Mereka biasanya senang dengan aktivitas mengganti mading dengan karya terbaru. Terlebih, agar tidak bosan, kami juga menentukan tema mading dengan tema tertentu sesuai materi pembelajaran tematik yang sedang berlangsung.
Misalnya, pada bulan ini mading yang diisi bertema organ tubuh hewan dan manusia karena materi pembelajaran sedang masuk Tema 6. Lalu, pada bulan berikutnya, mading pun berganti dengan tema sejarah bangsa Indonesia karena merupakan materi pada Tema 7 dan seterusnya. Isi dari tema mading pun sesuai dengan tugas yang kami minta untuk mengumpulkan. Tentu, tugas yang terbaik akan kami pajang di mading walau kadang lagi-lagi dengan rasa keadilan, hampir semua anak akan kebagian mendapatkan jatah tayang di majalah dinding.
Ada banyak jenis karya yang bisa kami pajang dalam mading. Biasanya, tulisan karangan siswa yang paling banyak. Namun, cerita bergambar (cergam), komik, dan beberapa Do It Yourself  (DIY) juga bisa dipajang.

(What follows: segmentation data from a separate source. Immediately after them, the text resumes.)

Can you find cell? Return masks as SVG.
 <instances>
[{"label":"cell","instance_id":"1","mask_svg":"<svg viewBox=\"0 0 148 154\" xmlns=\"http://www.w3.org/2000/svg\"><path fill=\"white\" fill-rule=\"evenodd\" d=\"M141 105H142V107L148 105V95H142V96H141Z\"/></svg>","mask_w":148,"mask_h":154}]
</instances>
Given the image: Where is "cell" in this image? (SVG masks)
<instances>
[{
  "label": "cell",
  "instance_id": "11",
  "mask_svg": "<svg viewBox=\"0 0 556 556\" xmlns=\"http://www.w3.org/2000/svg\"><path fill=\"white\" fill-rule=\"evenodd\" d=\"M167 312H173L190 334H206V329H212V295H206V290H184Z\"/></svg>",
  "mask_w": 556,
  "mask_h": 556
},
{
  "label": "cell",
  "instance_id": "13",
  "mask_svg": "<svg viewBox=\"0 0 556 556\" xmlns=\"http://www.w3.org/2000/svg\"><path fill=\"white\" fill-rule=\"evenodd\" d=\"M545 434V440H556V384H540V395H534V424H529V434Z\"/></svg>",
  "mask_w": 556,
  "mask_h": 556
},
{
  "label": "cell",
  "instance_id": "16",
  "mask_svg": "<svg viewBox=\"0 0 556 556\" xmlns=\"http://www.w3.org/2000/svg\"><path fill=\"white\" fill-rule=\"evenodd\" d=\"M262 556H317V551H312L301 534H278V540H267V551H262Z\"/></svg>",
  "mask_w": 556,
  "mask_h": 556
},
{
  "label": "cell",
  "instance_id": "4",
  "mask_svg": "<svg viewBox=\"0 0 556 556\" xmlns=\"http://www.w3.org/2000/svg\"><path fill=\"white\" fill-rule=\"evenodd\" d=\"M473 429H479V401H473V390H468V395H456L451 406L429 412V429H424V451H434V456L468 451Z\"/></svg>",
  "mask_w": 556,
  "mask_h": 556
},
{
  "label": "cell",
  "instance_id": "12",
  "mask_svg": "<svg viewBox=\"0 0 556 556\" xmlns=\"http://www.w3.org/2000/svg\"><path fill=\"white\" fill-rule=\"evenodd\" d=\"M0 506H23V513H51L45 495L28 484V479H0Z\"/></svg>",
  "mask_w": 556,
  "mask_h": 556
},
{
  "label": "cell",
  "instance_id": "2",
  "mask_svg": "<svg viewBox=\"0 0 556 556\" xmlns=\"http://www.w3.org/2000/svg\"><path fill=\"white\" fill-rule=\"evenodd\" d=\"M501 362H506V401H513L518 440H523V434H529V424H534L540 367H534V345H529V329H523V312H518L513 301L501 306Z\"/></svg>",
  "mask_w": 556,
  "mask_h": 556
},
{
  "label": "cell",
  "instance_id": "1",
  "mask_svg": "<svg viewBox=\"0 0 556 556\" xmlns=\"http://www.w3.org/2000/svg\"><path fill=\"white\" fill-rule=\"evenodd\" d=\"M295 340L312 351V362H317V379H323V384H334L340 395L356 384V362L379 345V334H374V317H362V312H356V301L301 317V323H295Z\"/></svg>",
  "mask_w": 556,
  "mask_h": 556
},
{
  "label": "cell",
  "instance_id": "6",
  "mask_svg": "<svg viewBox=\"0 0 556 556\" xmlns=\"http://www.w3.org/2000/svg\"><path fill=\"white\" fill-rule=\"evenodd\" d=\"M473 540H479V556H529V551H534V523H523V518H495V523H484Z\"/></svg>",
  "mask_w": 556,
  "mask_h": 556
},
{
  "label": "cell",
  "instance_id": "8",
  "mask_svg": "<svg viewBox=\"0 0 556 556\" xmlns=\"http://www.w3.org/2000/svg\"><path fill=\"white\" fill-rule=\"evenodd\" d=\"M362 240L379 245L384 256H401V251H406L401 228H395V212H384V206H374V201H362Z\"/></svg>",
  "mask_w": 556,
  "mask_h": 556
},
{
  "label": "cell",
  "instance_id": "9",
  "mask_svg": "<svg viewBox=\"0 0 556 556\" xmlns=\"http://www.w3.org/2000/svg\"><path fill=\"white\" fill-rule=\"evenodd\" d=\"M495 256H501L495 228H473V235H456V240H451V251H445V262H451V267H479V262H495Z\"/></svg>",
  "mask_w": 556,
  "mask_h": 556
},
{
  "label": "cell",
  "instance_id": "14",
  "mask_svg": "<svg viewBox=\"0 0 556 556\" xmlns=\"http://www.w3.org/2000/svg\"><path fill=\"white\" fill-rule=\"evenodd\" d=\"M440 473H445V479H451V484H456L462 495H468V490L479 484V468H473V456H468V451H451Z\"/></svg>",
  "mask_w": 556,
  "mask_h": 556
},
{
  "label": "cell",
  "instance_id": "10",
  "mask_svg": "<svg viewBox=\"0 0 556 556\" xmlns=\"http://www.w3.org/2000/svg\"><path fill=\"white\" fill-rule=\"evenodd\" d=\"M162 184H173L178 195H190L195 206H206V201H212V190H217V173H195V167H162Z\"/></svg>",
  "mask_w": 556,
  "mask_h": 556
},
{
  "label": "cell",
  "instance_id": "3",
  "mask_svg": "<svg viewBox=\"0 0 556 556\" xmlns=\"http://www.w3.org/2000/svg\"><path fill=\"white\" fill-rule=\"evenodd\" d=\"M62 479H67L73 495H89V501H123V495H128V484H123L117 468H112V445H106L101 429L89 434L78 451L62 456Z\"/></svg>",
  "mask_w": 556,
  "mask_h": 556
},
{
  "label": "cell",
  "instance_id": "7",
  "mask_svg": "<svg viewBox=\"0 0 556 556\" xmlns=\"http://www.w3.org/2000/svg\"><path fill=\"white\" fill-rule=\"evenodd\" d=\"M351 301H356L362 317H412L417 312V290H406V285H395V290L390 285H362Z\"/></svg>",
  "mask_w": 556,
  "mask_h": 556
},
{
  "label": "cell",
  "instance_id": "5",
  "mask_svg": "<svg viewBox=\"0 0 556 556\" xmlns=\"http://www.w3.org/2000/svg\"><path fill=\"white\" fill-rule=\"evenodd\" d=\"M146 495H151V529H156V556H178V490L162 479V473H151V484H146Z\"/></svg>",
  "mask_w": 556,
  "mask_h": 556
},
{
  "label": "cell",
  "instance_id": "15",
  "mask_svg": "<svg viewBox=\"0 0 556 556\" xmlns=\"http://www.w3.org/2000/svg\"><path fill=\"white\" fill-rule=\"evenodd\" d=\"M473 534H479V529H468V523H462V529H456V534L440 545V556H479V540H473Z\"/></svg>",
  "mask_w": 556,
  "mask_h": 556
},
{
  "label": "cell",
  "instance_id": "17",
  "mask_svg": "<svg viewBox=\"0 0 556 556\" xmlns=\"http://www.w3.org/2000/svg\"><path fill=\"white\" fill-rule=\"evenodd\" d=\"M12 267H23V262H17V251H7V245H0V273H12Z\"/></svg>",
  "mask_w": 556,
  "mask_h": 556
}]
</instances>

Jika sedang ada tugas membuat kliping mengenai materi IPA dan IPS, karya mereka pun bisa jadi informasi penting dalam mading. Asalkan ada komposisi pas dalam mading diantara berbagai karya tersebut, maka isi dari mading masih bisa diambil dari tugas siswa.
Beda cerita ketika ada penilaian suatu lomba semisal Adiwiyata atau lomba lain. Maka, guru biasanya akan turun langsung menangani mading. Guru pun berjibaku menata sedemikian rupa agar mading bisa tertata dengan baik.
Di tengah pandemi dan pembelajaran daring seperti ini, harus diakui bahwa mading bukanlah prioritas di dalam pembelajaran. Siapa yang akan membaca mading toh pembelajaran dilakukan di rumah?
Mading pun banyak yang terbengkalai. Sarang laba-laba dan hewan lain akan mulai menjadi tempat asyik untuk berkembang. Kertas di dalam mading mulai berubah menjadi kuning dan berdebu. Tulisan di dalamnya mulai tak terbaca jelas hingga akhirnya menyisakan lembaran kertas tanpa makna.
Tidak hanya itu, kebanyakan tugas pun hanya berupa tugas online. Siswa hanya perlu memotret foto tugas yang diminta sang guru. Tidak lagi mengumpulkan dalam bentuk fisik walau ada juga beberapa guru yang masih meminta tugas fisik dari siswa mereka. Tentu, dengan tak adanya tugas fisik yang dikumpulkan, maka guru pun tak memiliki bahan untuk mengisi mading.
Dengan tidak menjadi prioritas, maka mading pun tidur semantara waktu di masa pandemi ini. Ia sering terabaikan di tengah berbagai teori seputar bagaimana pendidikan tetap berjalan. Padahal, jika sang guru bisa meluangkan waktu, ia masih bisa mengisi mading di sekolahnya. Ia bisa memoto mading tersebut ke WAG siswa dan wali murid. Mereka bisa membacanya dengan baik.